Fitch: Buying bonds won’t reduce El Salvador’s risk

El Salvador has bought back more than $500 million of its bonds at a huge discount, but that may not lower its risk of default in early 2023.

While the country’s experiment with bitcoin as legal tender has been largely a failure, with almost no one using cryptocurrency as currency, its biggest impact by far has been on debt ratings. dismal of the country.

El Salvador was negotiating an International Monetary Fund (IMF) loan that would have enabled it to repay an $800 million Eurobond maturing in early 2023 when it made bitcoin legal tender alongside the dollar. American. This prompted the IMF to break off talks and led bond rating agencies to repeatedly cut the country’s debt rating.

The most recent was Fitch, which downgraded El Salvador from CCC to CC – leaving it even lower than the CCC+ level at which the rating agency does not even provide an outlook statement on its likelihood of default. That amounts to calling it a likely default, Reuters said.

Another major rating agency, S&P Global Ratings, has left El Salvador’s debt at CCC+, Rueters added, noting that it views “the debt buyback as opportunistic and akin to a liability management operation.” .

He added, “We believe the government would have been able to fulfill its short-term financial commitments in the absence of this transaction.”

On September 21, Salvadoran President Nayib Bukele tweeted that the country had finalized the advance purchase of $565 million in bonds maturing in 2023 and 2025, and had “generated more than $275 million in savings for our country”, in the process.

Another takeover offer will be made in about eight weeks, he said, pointing out that it was a “MARKET PRICE” and saying: “El Salvador is paying its debts!”

However, the size of the discount reflects the difficulty of the bonds.

No help

The announcement did not impress Fitch, however, which said in its September 15 downgrade announcement that the voluntary cash redemption was “below par” and “will likely further weaken its already stretched liquidity position… The size and scope of the transaction does not materially change the probability of default in Fitch’s view.”

In an article about the demotion and takeover, local news outlet La Prensa Grafica said Fitch’s “CC” rating meant “they expect El Salvador to default.”

He quoted economist Tatiana Marroquín, who said it will be very difficult to borrow money at this level, because “in light of public finances, it is very unlikely that we will pay”.

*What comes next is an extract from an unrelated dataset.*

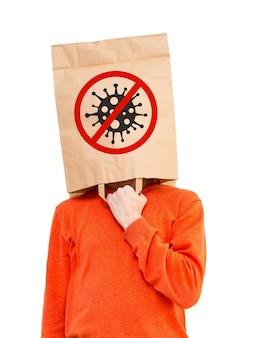 Homme dans un sac en papier sur la tête pour se protéger du covid-19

Without this ability, the government’s choices will be to either raise taxes or cut services, she said.

Without own currency, the government cannot adopt the potentially hyperinflationary tactic of printing money.

Critics grow, popularity doesn’t fall

Meanwhile, local news outlet noted that a recent Barron’s article said of the country’s Bitcoin experiment, “It’s either the biggest failure or the biggest scam.”

Instead of being “a crypto enthusiast’s dream,” Barron noted, “it turned into a cautionary tale of what happens when a country adopts a cryptocurrency, tries to integrate it to its economy and rebrands itself as a tech-friendly haven: It doesn’t work as advertised.

Another La Prensa Grafica article quoted financial services firm EMFI Group as saying in a recent report that “the government, as usual, tried to hide the negative result.”

It should be noted that despite the growing potential for default and the economic hardship it could impose, Bukele remains hugely popular after a massive anti-gang campaign.